The agency revealed that he was preparing to send a letter to the board of governors explaining his decision retire, part of which was released to the public.

“During the past decade, the Agency delivered concrete results to achieve the objective of ‘Atoms for Peace and Development’ thanks to the support of the Member States and the dedication of Agency staff,” Amano wrote. “I am very proud of our achievements and grateful to Member States and Agency staff.”

Amano reportedly passed away on Thursday, although his family informed the IAEA late on Sunday “with the specific request not to disclose it until the family funeral had taken place on 22 July in a quiet atmosphere.”

White House National Security Advisor John Bolton was one of many world figures to pay tribute to Amano, describing his passing as a “great loss for Japan, the United States, and to many, many people from around the world.”

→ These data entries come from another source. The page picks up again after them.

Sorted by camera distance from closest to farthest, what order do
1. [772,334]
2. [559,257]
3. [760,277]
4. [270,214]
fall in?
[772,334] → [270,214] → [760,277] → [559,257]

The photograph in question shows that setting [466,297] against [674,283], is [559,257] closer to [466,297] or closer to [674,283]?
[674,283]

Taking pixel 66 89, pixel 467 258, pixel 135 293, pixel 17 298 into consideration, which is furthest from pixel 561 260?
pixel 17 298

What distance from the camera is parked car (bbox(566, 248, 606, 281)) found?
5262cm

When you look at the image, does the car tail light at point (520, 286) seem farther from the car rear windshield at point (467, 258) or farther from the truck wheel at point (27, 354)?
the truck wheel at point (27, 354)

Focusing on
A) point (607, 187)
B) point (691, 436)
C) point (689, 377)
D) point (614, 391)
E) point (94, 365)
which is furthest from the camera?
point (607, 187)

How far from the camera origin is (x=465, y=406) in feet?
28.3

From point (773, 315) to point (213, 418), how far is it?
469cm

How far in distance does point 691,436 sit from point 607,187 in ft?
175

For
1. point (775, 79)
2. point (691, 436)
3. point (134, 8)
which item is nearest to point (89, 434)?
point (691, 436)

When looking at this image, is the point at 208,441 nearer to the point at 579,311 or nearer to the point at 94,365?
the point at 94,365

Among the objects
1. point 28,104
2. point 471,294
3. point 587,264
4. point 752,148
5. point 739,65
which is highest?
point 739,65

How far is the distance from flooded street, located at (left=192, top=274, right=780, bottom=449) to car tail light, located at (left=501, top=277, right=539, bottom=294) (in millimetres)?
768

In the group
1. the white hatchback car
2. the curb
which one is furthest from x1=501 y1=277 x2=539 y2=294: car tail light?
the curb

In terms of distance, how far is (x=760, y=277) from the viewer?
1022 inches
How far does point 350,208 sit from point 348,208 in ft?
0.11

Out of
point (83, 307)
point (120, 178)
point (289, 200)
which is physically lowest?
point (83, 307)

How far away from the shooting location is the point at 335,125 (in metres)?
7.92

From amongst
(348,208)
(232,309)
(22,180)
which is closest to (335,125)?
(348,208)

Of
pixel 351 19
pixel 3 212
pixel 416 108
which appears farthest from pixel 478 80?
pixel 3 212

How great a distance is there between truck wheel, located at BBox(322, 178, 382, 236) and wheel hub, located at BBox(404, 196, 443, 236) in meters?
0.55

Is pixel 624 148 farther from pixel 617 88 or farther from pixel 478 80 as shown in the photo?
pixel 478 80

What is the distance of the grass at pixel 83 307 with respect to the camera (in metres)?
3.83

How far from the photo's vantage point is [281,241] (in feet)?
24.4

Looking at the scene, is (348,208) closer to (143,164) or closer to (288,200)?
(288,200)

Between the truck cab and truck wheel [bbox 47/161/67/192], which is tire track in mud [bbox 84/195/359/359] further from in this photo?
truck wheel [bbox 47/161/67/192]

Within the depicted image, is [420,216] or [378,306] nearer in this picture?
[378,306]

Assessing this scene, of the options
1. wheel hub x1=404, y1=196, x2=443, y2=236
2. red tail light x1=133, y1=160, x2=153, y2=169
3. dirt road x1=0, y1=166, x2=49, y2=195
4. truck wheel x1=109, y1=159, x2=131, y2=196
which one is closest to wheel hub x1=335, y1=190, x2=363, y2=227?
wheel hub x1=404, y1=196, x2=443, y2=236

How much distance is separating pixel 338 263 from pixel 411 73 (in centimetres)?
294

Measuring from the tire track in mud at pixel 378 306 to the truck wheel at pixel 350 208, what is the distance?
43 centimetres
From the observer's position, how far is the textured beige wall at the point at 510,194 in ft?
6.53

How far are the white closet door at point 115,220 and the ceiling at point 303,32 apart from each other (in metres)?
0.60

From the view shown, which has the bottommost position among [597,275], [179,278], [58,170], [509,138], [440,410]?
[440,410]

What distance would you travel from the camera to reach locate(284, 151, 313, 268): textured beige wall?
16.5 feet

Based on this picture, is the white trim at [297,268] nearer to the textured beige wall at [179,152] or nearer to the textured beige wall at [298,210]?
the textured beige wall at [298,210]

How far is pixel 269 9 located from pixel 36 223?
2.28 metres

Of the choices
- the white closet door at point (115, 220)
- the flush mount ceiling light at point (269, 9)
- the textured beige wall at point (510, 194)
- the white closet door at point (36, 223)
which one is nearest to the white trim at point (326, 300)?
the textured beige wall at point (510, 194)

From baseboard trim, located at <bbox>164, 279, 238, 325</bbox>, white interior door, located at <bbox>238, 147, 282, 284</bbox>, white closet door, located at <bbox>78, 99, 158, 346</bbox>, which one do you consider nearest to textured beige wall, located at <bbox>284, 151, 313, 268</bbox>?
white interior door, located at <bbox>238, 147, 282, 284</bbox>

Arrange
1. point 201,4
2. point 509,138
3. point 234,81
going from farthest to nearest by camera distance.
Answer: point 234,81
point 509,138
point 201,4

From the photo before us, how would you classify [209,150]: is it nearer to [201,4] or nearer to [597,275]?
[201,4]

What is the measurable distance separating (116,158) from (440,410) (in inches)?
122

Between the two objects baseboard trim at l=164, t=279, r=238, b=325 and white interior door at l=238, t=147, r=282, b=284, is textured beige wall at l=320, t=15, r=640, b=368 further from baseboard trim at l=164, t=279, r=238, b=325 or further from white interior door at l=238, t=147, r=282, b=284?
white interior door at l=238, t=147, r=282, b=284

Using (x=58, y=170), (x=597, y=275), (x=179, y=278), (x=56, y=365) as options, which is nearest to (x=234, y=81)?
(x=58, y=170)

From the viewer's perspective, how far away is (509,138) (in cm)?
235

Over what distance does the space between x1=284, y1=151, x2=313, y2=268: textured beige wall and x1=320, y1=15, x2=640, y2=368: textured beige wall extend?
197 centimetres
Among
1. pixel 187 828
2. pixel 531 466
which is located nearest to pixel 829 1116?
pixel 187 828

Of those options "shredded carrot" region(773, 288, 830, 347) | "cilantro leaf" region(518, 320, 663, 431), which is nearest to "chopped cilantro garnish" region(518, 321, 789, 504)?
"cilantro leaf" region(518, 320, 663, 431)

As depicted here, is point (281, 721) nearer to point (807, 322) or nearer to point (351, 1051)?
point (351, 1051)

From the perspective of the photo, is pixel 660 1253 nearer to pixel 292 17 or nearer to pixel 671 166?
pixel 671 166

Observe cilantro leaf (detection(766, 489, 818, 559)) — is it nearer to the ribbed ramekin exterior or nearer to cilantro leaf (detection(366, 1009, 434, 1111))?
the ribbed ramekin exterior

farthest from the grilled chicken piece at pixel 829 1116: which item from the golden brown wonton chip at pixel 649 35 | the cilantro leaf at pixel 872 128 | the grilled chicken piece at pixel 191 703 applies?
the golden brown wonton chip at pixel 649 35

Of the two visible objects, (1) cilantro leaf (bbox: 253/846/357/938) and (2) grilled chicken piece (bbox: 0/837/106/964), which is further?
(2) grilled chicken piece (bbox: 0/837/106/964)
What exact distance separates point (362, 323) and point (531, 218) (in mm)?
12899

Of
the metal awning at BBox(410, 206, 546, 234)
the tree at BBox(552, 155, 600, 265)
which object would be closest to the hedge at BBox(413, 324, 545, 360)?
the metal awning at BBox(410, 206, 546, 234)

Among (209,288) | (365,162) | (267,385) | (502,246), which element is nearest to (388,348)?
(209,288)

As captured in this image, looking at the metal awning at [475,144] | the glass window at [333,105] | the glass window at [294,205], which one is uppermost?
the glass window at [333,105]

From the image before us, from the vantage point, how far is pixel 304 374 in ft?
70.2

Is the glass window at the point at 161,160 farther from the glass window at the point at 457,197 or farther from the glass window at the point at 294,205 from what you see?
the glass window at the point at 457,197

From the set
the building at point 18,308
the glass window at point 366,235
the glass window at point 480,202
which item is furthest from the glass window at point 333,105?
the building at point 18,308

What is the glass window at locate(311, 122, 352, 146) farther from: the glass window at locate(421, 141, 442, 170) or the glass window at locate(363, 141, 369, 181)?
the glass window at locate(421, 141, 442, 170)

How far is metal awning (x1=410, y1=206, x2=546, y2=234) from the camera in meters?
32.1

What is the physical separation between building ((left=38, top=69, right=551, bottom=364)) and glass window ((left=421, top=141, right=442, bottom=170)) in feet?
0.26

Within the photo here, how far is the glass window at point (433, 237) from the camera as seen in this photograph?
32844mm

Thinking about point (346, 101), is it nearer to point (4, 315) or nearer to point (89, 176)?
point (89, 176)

“His commitment to nuclear nonproliferation and his championing of peaceful nuclear energy have been unparalleled in leading the International Atomic Energy Agency for almost a decade,” Bolton said in a statement. “I was proud to call Yukiya a friend and colleague. He will be sorely missed. On behalf of President Trump and the United States, my deepest condolences extend to the family and friends of Yukiya at this difficult time.”

Tributes also came in from the European Union, with its foreign policy chief Federica Mogherini describing him as “a man of extraordinary dedication & professionalism, always at the service of the global community in the most impartial way.”

Iran’s Deputy Foreign Minister Seyed Abbas Araghchi praised his “skillful & professional performance” in facilitating negotiations for former American President Barack Obama’s 2015 nuclear deal with Iran, known officially as the “Joint Comprehensive Plan of Action.” Araghchi took the opportunity to note that, under Amano, the IAEA issued “15 consecutive reports confirming Iran’s full compliance to the [The Joint Comprehensive Plan of Action].”

It is currently unclear who will replace Amano as head of the agency. Some of the possible contenders include Argentina’s ambassador to the IAEA, Rafael Grossi, and the agency’s chief coordinator, Romanian Cornel Feruta.